L’Algérie, dorénavant 37e pays sur les 55 que compte le continent africain, a ratifié officiellement son entrée dans la Zone de libre-échange continentale africaine (Zlecaf) comme paru dans le Journal Officiel n°36.

Par Bouzid Chalabi
Ce qui en soit « est une très bonne nouvelle », juge le président de l’Association nationale des exportateurs algériens (Anexal) Ali Bey Nasri. Ce dernier, approché par Reporters hier dimanche, explique dans ce sens : « Il ne restera donc plus qu’à déposer les instruments de cette ratification à Kigali pour que nos opérateurs puissent, dans un premier temps, ne payer que 20 % de droits de douanes des pays destinataires, comme le stipule le règlement relatif audit accord ». Ce dernier insiste sur le fait que « nombreux sont les opérateurs nationaux qui attendaient impatiemment cette ratification, synonyme pour eux de véritable feu vert dans la recherche d’opportunités d’exportation vers des pays africains qui, jusqu’ici, leur étaient inaccessibles ».
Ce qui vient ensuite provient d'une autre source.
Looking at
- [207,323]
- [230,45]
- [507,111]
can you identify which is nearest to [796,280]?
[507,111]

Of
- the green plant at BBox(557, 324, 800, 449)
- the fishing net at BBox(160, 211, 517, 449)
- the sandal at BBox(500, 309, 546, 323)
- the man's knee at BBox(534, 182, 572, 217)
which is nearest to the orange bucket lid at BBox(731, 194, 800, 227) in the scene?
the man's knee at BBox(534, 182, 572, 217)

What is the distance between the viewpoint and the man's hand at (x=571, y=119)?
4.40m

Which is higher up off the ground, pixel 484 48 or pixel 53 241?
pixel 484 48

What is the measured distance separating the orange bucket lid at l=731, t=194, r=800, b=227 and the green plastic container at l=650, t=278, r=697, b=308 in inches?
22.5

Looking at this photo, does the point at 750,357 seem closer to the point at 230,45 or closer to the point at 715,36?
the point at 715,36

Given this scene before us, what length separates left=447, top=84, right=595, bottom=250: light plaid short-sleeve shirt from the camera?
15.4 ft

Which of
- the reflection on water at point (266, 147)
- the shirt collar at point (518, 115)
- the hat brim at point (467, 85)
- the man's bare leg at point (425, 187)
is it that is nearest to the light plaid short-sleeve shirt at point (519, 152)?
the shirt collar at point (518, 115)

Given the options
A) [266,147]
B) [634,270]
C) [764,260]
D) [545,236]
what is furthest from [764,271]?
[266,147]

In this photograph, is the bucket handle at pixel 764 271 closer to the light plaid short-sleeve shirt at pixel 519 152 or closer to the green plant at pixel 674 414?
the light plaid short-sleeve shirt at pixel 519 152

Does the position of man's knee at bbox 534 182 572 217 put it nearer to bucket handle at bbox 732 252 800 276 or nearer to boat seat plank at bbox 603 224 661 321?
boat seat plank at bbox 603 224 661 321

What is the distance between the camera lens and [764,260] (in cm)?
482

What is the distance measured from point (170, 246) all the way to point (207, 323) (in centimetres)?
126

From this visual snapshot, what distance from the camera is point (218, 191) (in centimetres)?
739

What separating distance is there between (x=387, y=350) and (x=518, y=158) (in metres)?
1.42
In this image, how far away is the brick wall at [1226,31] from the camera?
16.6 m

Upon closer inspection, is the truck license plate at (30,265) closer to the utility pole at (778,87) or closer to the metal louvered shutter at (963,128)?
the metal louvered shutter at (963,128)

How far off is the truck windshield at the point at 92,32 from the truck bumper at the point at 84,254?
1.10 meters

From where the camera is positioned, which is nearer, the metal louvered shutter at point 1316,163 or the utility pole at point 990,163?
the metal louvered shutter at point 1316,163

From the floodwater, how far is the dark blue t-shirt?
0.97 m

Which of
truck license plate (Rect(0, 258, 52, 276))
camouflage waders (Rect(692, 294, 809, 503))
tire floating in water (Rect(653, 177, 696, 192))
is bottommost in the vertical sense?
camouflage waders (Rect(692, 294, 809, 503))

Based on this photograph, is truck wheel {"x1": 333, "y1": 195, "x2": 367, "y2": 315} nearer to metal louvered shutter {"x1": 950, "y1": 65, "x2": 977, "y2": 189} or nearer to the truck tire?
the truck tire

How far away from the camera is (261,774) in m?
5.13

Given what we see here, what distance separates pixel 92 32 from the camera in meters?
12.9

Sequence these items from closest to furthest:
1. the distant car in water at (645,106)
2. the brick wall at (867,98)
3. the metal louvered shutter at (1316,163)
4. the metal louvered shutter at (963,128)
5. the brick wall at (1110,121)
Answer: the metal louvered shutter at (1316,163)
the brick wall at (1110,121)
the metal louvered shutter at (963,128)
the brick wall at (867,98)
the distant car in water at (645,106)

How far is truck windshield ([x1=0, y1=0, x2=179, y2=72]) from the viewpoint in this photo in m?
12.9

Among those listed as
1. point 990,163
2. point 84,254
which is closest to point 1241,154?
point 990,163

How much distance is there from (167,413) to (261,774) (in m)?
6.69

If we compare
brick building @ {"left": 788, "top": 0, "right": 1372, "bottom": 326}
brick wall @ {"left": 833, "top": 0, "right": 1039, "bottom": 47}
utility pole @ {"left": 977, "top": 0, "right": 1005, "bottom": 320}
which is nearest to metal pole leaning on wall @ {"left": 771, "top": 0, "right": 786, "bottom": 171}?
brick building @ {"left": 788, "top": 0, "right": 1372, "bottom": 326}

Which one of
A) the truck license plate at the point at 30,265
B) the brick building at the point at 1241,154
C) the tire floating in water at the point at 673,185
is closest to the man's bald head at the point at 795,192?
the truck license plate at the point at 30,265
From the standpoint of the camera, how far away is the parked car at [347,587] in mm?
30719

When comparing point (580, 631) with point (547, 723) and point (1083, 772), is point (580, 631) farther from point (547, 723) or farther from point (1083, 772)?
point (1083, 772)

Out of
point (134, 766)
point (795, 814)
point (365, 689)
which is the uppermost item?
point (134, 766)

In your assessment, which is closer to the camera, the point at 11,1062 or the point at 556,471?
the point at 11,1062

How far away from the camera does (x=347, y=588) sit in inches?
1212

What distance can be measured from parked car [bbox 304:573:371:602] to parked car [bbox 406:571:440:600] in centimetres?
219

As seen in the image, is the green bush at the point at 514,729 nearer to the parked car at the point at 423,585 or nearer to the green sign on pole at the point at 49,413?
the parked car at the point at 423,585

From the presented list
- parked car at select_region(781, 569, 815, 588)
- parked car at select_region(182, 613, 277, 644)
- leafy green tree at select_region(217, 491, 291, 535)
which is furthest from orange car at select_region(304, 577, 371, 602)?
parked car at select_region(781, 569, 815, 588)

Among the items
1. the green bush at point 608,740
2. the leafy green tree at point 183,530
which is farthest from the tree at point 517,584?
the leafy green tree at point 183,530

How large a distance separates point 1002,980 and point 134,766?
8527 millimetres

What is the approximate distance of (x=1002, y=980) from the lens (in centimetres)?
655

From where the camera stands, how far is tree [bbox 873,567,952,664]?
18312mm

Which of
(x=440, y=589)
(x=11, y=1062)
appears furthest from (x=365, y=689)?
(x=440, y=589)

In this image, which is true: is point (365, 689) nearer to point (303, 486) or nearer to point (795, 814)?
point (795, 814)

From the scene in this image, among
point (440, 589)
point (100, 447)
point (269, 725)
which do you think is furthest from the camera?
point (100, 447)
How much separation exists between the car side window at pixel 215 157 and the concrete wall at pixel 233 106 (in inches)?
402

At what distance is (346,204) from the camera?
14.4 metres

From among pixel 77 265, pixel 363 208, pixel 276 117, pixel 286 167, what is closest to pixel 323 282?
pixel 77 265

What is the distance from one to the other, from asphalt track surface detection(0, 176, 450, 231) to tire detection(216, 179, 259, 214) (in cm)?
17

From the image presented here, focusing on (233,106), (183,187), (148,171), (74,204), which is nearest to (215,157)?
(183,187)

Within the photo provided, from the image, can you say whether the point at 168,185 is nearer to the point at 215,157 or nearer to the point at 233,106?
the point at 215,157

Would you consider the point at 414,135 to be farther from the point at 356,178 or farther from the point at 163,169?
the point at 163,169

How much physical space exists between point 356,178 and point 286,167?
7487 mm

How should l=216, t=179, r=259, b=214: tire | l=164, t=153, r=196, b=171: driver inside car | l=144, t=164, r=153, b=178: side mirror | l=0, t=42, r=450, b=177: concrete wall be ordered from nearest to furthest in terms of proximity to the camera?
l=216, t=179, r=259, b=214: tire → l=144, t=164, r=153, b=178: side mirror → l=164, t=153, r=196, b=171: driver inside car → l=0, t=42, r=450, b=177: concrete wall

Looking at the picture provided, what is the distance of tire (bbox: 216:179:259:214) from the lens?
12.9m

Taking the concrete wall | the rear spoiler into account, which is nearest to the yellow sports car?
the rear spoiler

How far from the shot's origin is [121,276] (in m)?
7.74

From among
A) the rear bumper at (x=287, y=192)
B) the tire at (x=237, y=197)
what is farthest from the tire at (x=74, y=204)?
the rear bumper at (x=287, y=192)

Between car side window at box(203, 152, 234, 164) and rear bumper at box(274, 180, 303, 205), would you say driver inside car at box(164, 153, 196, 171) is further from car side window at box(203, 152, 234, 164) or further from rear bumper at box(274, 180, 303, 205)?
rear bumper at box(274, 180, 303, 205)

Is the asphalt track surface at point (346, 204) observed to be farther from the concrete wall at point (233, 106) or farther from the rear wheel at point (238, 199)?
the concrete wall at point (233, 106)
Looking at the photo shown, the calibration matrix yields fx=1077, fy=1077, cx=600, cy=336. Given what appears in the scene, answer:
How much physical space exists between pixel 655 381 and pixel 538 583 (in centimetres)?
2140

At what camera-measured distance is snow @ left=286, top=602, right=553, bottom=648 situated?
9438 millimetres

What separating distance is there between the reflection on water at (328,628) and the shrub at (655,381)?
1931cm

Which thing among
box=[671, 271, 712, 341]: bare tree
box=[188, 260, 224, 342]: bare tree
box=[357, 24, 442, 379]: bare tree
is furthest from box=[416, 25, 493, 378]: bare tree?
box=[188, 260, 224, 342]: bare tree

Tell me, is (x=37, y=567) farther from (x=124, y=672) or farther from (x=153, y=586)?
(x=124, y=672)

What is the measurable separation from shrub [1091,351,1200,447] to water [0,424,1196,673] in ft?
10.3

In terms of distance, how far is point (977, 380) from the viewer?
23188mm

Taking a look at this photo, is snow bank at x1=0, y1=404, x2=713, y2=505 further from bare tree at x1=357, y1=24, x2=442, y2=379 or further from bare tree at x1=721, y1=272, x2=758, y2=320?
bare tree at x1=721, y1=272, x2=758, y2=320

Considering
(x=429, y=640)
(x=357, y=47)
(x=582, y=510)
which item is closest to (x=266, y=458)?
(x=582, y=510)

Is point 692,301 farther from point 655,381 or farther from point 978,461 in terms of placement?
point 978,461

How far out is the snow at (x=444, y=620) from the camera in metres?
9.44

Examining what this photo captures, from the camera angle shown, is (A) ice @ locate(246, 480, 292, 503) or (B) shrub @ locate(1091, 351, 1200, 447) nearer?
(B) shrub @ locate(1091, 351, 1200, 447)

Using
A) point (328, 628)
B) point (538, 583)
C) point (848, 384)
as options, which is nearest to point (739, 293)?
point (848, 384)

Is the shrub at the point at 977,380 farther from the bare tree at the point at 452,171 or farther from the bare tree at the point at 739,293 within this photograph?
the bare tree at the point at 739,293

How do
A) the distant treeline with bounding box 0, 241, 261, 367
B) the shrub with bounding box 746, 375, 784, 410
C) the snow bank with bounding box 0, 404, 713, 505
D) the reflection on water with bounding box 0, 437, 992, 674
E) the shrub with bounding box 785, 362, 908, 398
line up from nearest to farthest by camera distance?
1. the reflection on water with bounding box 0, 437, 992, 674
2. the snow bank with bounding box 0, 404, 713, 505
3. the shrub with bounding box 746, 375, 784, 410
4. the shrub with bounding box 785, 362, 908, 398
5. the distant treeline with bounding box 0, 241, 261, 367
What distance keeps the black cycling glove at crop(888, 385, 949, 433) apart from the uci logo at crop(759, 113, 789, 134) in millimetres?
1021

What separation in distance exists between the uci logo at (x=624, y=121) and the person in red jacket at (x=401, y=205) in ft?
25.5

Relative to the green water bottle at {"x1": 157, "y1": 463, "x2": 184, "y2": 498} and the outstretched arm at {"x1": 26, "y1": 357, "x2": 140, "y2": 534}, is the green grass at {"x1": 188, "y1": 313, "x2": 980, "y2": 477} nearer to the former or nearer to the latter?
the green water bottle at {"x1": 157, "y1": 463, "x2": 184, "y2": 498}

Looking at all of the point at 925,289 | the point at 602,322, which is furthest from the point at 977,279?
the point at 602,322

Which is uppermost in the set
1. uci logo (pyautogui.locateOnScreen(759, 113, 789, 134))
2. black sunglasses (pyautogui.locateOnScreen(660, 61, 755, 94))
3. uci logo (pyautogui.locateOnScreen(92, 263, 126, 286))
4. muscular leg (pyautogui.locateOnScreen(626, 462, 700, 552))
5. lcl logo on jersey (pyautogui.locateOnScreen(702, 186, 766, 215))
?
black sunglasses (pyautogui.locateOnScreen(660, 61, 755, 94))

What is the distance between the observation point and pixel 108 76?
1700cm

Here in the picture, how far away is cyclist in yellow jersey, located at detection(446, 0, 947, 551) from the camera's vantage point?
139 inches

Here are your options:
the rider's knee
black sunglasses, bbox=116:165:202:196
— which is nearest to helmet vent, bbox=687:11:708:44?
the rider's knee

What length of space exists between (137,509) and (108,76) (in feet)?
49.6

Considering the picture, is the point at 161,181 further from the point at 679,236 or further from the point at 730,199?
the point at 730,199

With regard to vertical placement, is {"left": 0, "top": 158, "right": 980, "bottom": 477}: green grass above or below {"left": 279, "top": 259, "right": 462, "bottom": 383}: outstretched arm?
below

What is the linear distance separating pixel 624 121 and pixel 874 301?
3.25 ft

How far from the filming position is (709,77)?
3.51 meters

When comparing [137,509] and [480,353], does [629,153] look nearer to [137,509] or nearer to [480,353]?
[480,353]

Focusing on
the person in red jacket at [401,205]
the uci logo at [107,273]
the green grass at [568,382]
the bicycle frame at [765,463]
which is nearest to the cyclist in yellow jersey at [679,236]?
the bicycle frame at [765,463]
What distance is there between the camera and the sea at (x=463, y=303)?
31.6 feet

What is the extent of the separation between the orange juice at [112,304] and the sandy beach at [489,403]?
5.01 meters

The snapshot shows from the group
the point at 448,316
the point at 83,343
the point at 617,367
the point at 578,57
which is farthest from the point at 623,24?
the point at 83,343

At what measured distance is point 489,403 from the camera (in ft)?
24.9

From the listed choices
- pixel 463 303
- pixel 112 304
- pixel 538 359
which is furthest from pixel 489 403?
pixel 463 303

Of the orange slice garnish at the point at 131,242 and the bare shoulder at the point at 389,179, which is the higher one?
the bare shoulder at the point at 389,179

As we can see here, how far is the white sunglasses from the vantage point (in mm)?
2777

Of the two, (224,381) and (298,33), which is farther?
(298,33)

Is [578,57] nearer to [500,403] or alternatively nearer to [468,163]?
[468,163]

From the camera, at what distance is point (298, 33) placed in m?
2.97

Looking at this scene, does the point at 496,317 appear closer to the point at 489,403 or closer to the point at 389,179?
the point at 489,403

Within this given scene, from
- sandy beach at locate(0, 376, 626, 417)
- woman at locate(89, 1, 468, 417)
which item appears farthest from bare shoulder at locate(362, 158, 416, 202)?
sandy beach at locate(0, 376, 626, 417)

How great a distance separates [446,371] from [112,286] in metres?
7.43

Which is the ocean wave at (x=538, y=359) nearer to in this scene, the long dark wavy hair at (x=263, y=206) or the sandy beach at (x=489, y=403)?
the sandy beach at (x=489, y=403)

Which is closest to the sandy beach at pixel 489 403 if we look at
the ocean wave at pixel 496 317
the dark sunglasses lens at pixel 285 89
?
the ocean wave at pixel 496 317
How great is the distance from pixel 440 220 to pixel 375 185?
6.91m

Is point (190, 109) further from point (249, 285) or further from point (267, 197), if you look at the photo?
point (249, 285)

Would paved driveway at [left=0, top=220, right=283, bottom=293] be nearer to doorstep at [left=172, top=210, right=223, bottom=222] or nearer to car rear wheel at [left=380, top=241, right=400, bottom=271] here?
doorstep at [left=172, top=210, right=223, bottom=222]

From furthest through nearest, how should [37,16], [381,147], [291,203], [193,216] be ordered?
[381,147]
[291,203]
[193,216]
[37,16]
Des opérateurs contactés par nos soins se joignent à dire que « c’est là un grand pas qui vient d’être franchi dans le sens où les produits algériens auront un plus large éventail de marché à l’export avec un niveau de qualité appréciable, et des parts de marché importantes que nous comptons gagner. Et ainsi autant le pays que ses entreprises n’en seront que gagnants ». Il faut dire aussi qu’à travers la ratification de l’accord de la Zlecaf, le libre-échange entre les pays signataires va sans aucun doute s’accélérer. En effet, parmi les objectifs spécifiques de l’accord figurent entre autres l’élimination progressive des barrières tarifaires et non-tarifaires au commerce de marchandises, la libéralisation progressive du commerce des services et, en matière d’investissement, de droit de propriété intellectuelle et de politique de concurrence. Toujours dans ce même registre, il importe de savoir que cela va permettre aux Etats faisant partie de la Zlecaf de coopérer dans tous les domaines liés au commerce, au régime douanier et surtout dans la mise en œuvre des mesures de facilitations des échanges. Mais pas seulement puisqu’il sera permis d’établir un mécanisme de règlement des différends concernant les droits des pays signataires qui auront chacun obligation d’établir et de maintenir un cadre institutionnel de mise en oeuvre et de gestion de la zone.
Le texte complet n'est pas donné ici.